Montaron y volvieron al tortuoso camino. Sparhawk impuso un trote al principio para calentar las monturas y luego, al cabo de media hora, puso a Faran al galope.

—Mirad bien el camino —advirtió a los demás—. No sea que después tengamos algún caballo cojo.

Cabalgaron velozmente por el lóbrego bosque, haciendo breves paradas de tanto en tanto para dar descanso a las monturas. A medida que avanzaba el día, comenzaron a oír por el lado oeste truenos que anunciaban una inminente tormenta, lo cual avivó su deseo de llegar al cuestionable refugio de la casa de Ghasek.

Ya en las proximidades del castillo del conde, pasaron por pueblos abandonados que habían quedado en ruinas. Los oscuros nubarrones corrían por el cielo y los distantes truenos se acercaban cada vez más.

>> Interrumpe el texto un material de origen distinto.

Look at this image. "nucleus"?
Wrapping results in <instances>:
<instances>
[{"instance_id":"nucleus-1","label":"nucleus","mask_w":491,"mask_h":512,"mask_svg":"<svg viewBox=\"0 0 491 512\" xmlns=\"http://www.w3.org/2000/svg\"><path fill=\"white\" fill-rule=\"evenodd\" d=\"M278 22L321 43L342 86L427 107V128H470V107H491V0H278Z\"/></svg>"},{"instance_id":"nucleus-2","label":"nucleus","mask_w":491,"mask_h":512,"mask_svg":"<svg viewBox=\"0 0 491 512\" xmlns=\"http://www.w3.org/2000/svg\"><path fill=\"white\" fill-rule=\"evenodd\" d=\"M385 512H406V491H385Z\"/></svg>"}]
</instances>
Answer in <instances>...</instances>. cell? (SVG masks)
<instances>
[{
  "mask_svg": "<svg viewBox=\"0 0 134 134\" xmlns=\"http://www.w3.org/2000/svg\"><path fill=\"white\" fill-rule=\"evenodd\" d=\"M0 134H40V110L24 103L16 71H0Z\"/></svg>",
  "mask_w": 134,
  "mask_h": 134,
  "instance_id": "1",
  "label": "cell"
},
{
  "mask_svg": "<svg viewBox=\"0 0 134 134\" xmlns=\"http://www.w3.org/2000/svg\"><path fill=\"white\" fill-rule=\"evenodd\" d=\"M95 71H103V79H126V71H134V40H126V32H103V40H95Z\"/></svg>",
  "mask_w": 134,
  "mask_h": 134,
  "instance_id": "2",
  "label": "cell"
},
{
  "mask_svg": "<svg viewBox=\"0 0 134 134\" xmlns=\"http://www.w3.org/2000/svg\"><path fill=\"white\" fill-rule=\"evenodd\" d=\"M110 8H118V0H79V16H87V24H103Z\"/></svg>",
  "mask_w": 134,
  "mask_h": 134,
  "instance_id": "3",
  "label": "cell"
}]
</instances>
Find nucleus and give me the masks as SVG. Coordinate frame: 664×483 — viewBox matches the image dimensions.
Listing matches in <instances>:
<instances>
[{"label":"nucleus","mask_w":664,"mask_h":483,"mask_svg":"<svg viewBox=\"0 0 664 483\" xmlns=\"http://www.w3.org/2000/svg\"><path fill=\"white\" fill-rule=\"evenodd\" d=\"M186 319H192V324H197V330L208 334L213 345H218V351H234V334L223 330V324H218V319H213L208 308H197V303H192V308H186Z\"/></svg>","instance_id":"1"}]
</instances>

Al declinar la tarde, tras bordear una curva avistaron el gran castillo encaramado en un risco al otro lado de un desolado campo donde se arracimaban unas casas hundidas, como temerosas de la desapacible estructura que se cernía sobre ellas. Sparhawk refrenó a Faran.

—No subamos al galope —recomendó—. Es mejor no dar pie a que malinterpreten nuestras intenciones.

Atravesaron el campo al trote y, cruzando el pueblo, se aproximaron a la base del recortado cerro, el cual ascendieron por un estrecho sendero.

—Un lugar triste —comentó Ulath, echando atrás la cabeza para observar el melancólico edificio que coronaba el risco.

—La verdad es que no contribuye a generar gran entusiasmo por esta visita —acordó Kalten.

La senda que seguían los condujo a una puerta atrancada, la cual golpeó Sparhawk con el puño revestido de acero.

Esperaron, pero nada ocurrió.

Sparhawk volvió a llamar.

Al poco rato se abrió una ventana en el centro de la puerta.

—¿Quién es? —preguntó una voz cavernosa.

—Somos viajeros —respondió Sparhawk— y buscamos refugio ante la tormenta que se avecina.

—La casa está cerrada para los forasteros.

—Abrid la puerta —conminó Sparhawk—. Somos caballeros de la Iglesia y la negativa a acceder a nuestra razonable demanda de cobijo es una ofensa contra Dios.

El hombre que se encontraba al otro lado de la puerta vaciló.

—Debo pedir permiso al conde —anunció de mala gana con voz lúgubre.

—Hacedlo de inmediato, pues.

—No es un comienzo muy alentador, ¿eh? —observó Kalten.

—Los porteros se toman a veces demasiado en serio su función —le contestó Tynian—. Las llaves y las cerraduras producen extraños efectos en el sentido de la proporción de la gente.

Aguardaron mientras los rayos surcaban el cielo púrpura de poniente.

Después, al cabo de lo que se les antojó un largo rato, oyeron el roce de una cadena seguido del sonido de una pesada barra de hierro corrida entre grandes soportes. La puerta gruñó al abrirse, como si lo hiciera a regañadientes.

El hombre de adentro era descomunal. Iba vestido con armadura de cuero de buey y, bajo unas espesas cejas, sus ojos aparecían hundidos. Su prominente mandíbula enmarcaba un rostro adusto.

Sparhawk lo conocía. Lo había visto en una ocasión.